* **Document section**:

━━━━━━━━

The first meetings he had with Genius executive producer Ron Howard were on Skype while he was filming Season 2 of Lovesick in Glasgow. “It felt just hilarious how different the two things were,” Flynn says. “But I love it, and I’m super excited to get back up there with those guys, who’ve become my best friends — the three or four people that act in that, and the crew, and everybody. So I’m really excited to continue to tell the story.”

2. Folk-rock singer and songwriter Flynn is touring in support of his latest album, Sillion. In 2013, long before he knew he’d be playing the genius, Flynn wrote a lullaby called “Einstein’s Idea,” in which he attempts to explain the theory of relativity to his then two-year-old son, Gabriel.

3. Flynn also shares a birthday — March 14 — with Albert Einstein. Does the fact that he wrote a song about Einstein and shares a birthday with the Nobel Prize winner lead him to think he may have been destined to eventually portray him? “It’s just like a lovely coincidence at this stage,” Flynn says. “There’s a playful sense of serendipity to that, but I don’t pay too much attention, otherwise it would just sound really arrogant. But it is a good dinner party story.”

━━━━━━━━

* **Records provided**:
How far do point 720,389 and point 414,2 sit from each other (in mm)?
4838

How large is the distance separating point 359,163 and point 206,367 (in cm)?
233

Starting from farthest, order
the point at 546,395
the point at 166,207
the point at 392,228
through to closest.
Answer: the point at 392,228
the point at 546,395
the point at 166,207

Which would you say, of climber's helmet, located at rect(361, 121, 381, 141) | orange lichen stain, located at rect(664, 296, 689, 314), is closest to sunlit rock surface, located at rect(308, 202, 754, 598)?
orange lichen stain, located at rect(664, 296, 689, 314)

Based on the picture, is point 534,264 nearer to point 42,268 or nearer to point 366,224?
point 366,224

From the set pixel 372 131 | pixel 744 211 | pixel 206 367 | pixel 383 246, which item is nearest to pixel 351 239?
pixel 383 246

━━━━━━━━

* **Using the information**:
**1)** From the article about Flynn, extract the stretch from "The first meetings" through "two-year-old son, Gabriel.".
**2)** Answer these questions using the article about Flynn:
(a) In what city was Flynn filming Season 2 of Lovesick when he first met with Ron Howard on Skype?
(b) What is the title of Flynn's latest album?
(c) On what date is Flynn's birthday, which he shares with Albert Einstein?

* **Expected responses**:
**1)**
The first meetings he had with Genius executive producer Ron Howard were on Skype while he was filming Season 2 of Lovesick in Glasgow. “It felt just hilarious how different the two things were,” Flynn says. “But I love it, and I’m super excited to get back up there with those guys, who’ve become my best friends — the three or four people that act in that, and the crew, and everybody. So I’m really excited to continue to tell the story.”

2. Folk-rock singer and songwriter Flynn is touring in support of his latest album, Sillion. In 2013, long before he knew he’d be playing the genius, Flynn wrote a lullaby called “Einstein’s Idea,” in which he attempts to explain the theory of relativity to his then two-year-old son, Gabriel.

**2)**
(a) Glasgow
(b) Sillion
(c) March 14